1. ## variable acceleration

Hey just wondering of anyone could help me out.
This is my problem.
Variable acceleration.
when x has a dot on top of it i will call it z
A vehicle has acceleration f(t)=a/(1+t)^n, where a>0, n>1(n≠2) are constants. Find z(t) and then x(t), given that x(0)=z(0)=0; what is the maximum speed that can be attained?

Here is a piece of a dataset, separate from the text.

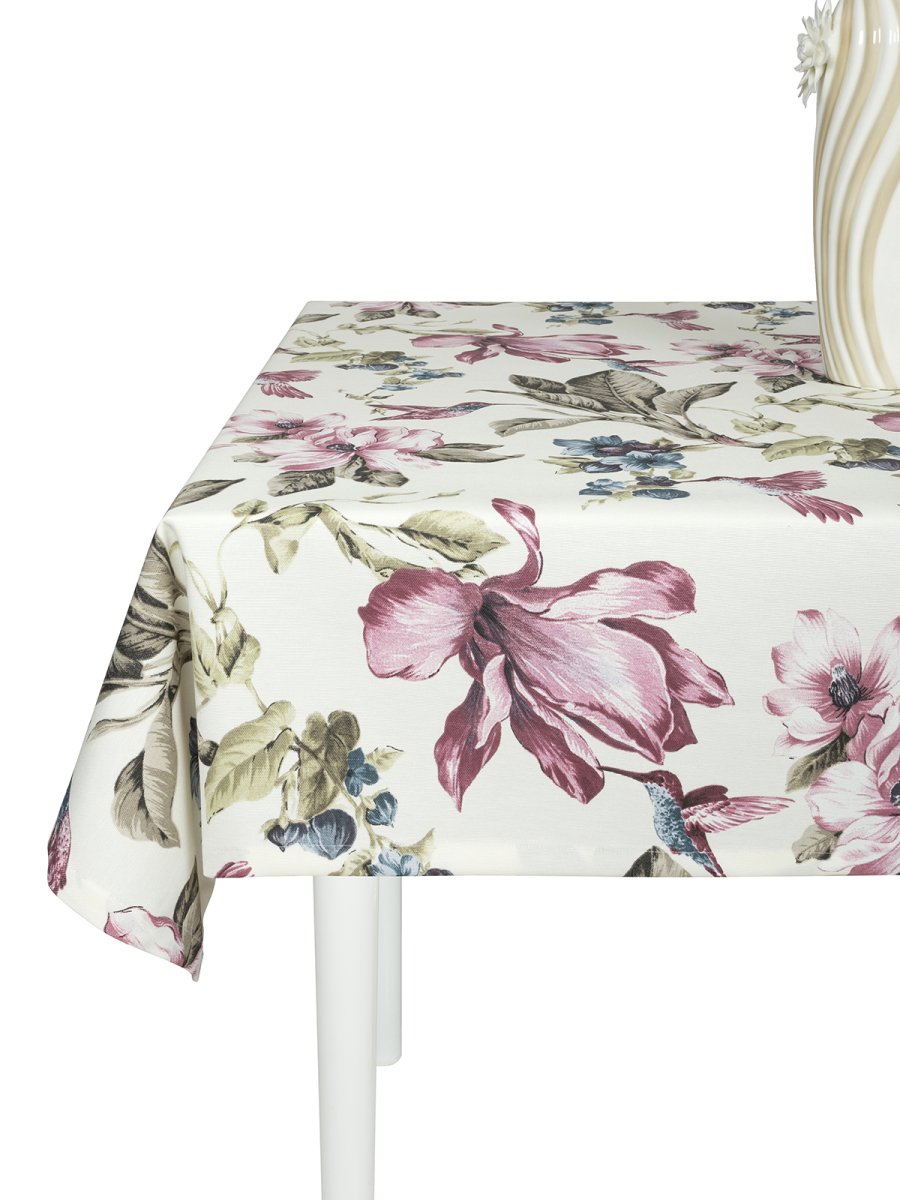 Скатерть водоотталкивающая Maifon Колибри Пинк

2. Originally Posted by gray
Hey just wondering of anyone could help me out.
This is my problem.
Variable acceleration.
when x has a dot on top of it i will call it z
A vehicle has acceleration f(t)=a/(1+t)^n, where a>0, n>1(n≠2) are constants. Find z(t) and then x(t), given that x(0)=z(0)=0; what is the maximum speed that can be attained?
if $f(t)$ is your acceleration then it is the second time derivative of $x$, so you've got to integrate to get your $z(t)$then integrate again to get $x(t)$ $x(t)=\int\int f(t) dtdt = \int z(t) dt$. You can then construct the equation of motion using your velocity and displacement (there's a few ways to go about this lot) and the $x(0)=z(0)=0$ says there is no displacement or velocity at the origin and these are the boundary conditions you have to put into your equation to get the solution you want....

good luck!